Wie oft hört man im Hospiz diesen Satz… Klar, Essen ist Leben. Wer nicht isst, der stirbt. Wobei die Vorstellungen, wie schnell jemand verhungert, sehr stark von der Realität abweichen. Ich habe Menschen erlebt, die drei Monate und mehr kaum noch Nahrung zu sich genommen haben.
Für besorgte Angehörige ist es schwer, die Appetitlosigkeit des Kranken zu akzeptieren gerade wenn es Tochter oder Sohn ist. Das war doch immer deine Leibspeise, sagt die enttäuschte Mutter, weil der Sohn vielleicht nur einen Löffel von der Lieblingssuppe ist. Oder der Ehemann löffelt den Pudding in den Mund seiner Frau, weil sie doch wieder auf die Beine kommen soll oder muss.

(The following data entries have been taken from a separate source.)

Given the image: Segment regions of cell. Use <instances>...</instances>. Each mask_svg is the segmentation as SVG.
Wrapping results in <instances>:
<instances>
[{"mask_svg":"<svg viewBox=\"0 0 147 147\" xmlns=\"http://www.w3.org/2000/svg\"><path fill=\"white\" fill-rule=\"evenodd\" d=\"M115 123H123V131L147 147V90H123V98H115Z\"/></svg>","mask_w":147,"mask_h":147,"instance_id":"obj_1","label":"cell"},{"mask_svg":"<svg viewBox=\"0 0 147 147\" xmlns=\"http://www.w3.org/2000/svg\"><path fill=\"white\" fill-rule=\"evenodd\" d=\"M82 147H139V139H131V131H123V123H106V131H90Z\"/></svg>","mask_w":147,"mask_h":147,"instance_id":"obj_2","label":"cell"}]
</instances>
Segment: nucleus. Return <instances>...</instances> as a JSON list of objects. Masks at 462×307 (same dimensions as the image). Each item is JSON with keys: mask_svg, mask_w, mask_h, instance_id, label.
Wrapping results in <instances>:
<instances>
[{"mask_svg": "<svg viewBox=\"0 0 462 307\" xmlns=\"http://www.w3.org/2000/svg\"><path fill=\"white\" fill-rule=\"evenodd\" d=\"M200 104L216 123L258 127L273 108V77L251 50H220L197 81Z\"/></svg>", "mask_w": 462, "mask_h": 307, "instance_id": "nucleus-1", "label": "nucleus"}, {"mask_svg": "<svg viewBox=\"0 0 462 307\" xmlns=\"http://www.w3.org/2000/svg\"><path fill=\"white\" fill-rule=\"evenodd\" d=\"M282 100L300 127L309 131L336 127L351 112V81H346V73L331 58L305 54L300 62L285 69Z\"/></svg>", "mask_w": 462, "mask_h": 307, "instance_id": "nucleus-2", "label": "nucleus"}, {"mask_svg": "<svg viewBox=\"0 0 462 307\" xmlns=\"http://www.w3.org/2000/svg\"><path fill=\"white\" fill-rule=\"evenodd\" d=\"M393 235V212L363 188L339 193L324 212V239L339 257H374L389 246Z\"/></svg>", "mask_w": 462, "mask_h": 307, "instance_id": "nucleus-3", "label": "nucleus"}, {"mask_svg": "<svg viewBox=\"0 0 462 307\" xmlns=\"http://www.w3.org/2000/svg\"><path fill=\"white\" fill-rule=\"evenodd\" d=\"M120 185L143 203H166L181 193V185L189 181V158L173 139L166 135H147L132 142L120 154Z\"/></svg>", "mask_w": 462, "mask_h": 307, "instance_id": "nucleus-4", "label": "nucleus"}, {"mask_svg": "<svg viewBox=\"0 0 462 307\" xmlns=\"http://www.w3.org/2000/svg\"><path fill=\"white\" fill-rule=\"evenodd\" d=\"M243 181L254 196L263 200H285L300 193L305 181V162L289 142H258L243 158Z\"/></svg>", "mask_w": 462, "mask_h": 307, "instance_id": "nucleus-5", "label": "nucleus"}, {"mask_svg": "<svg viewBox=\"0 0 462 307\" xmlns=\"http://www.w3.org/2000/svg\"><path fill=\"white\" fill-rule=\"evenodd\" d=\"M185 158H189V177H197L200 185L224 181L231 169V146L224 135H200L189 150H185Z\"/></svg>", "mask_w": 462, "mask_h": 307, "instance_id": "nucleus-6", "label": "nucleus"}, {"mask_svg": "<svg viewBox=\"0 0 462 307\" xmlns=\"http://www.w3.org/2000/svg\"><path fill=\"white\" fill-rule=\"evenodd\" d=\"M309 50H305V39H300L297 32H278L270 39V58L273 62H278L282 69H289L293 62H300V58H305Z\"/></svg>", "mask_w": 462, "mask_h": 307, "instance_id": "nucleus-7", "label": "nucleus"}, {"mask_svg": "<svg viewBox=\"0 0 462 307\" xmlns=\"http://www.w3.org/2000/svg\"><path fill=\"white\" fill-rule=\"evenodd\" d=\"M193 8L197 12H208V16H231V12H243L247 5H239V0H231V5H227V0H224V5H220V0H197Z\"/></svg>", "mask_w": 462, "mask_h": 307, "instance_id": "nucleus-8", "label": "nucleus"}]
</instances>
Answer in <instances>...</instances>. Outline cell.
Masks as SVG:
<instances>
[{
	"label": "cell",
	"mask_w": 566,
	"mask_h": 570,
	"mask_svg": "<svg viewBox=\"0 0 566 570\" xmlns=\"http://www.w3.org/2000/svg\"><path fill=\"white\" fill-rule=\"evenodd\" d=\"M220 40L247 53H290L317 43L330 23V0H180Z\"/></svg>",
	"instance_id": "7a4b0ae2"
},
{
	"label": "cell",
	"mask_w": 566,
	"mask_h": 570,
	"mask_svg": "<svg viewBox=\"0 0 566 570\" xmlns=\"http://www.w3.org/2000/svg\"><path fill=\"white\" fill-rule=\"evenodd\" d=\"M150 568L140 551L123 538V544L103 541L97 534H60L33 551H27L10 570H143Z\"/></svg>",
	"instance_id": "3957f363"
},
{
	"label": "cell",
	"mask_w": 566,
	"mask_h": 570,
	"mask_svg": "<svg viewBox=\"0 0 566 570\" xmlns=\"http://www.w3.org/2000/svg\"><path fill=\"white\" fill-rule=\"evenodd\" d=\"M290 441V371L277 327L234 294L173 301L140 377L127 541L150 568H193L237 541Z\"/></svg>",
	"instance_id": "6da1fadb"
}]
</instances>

Ich erlebte Gäste, die nur ihrer Angehörigen zuliebe etwas gegessen haben. Hinterher litten sie unter Übelkeit oder mussten gar erbrechen. Solche gut gemeinten Aktionen können für den Kranken zu einer schweren Last werden. Auch wenn es schwerfällt, man sollte den Kranken überlassen, ob und was sie essen wollen. Denn sie wissen am Besten, was sie vertragen.
Was bedeutet Essen in der letzten Phase des Lebens?
Vielleicht sollte man erst einmal klarstellen, was es nicht heißt: Man isst in dieser Phase nicht mehr, um sich zu ernähren. Essen hat hier eine ganz andere Bedeutung. Es ist ein sinnlicher Genuss, manchmal ein Erinnern an frühere Zeiten. Noch einmal einen Burger essen mit Pommes und Ketchup. Aber dann werden doch nur ein oder zwei Bisse verzehrt. Schmeckt’s nicht? Doch, es war köstlich. Warum dann nur ein Häppchen? Es genügt, um noch einmal diesen Geschmack zu erleben, um sich an das Vergangene zu erinnern. Von außen gesehen vielleicht eine Enttäuschung für diejenigen, die sich die Mühe gemacht haben, das Essen zu besorgen. Für den Kranken ein sinnliches Feuerwerk.
Ich möchte noch einmal ganz dringend an alle Angehörigen appellieren, ihre Liebsten nicht unter Druck zu setzen, in den letzten Wochen und Tagen etwas zu essen, wenn sie keinen Appetit haben.